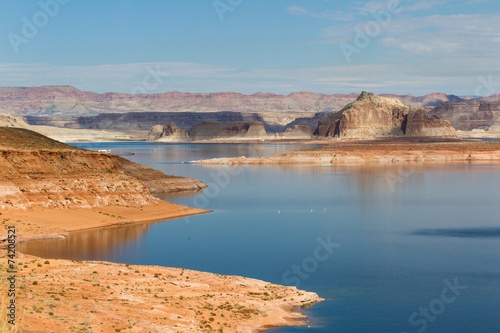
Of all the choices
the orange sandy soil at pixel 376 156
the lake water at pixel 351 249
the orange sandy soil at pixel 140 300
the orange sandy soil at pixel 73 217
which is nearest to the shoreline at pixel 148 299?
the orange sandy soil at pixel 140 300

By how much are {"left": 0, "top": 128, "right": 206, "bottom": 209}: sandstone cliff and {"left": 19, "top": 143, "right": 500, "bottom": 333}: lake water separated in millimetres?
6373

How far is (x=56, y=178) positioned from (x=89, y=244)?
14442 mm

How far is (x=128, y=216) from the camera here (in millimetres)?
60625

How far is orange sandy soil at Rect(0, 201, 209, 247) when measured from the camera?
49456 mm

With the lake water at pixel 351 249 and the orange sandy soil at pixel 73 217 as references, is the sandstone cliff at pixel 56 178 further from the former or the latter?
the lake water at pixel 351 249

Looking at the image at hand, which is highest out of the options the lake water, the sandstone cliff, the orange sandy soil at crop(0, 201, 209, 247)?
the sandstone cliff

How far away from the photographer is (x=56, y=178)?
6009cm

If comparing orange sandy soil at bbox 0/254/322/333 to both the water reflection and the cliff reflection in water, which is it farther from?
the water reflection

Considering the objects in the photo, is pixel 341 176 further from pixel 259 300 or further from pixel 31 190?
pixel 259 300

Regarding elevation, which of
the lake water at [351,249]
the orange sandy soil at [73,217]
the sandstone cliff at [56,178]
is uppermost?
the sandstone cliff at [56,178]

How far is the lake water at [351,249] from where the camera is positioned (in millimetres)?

> [TASK OBJECTIVE]: Take the material above from the line containing "Considering the objects" through its final line, and arrange only those lines as a numbered list, leaving out blank lines.

> [OUTPUT FOR THIS EXERCISE]:
1. Considering the objects in the photo, is pixel 341 176 further from pixel 259 300 or further from pixel 31 190?
2. pixel 259 300
3. Regarding elevation, which of
4. the lake water at [351,249]
5. the orange sandy soil at [73,217]
6. the sandstone cliff at [56,178]
7. is uppermost?
8. the sandstone cliff at [56,178]
9. How far is the lake water at [351,249] from where the camera is positioned (in millimetres)?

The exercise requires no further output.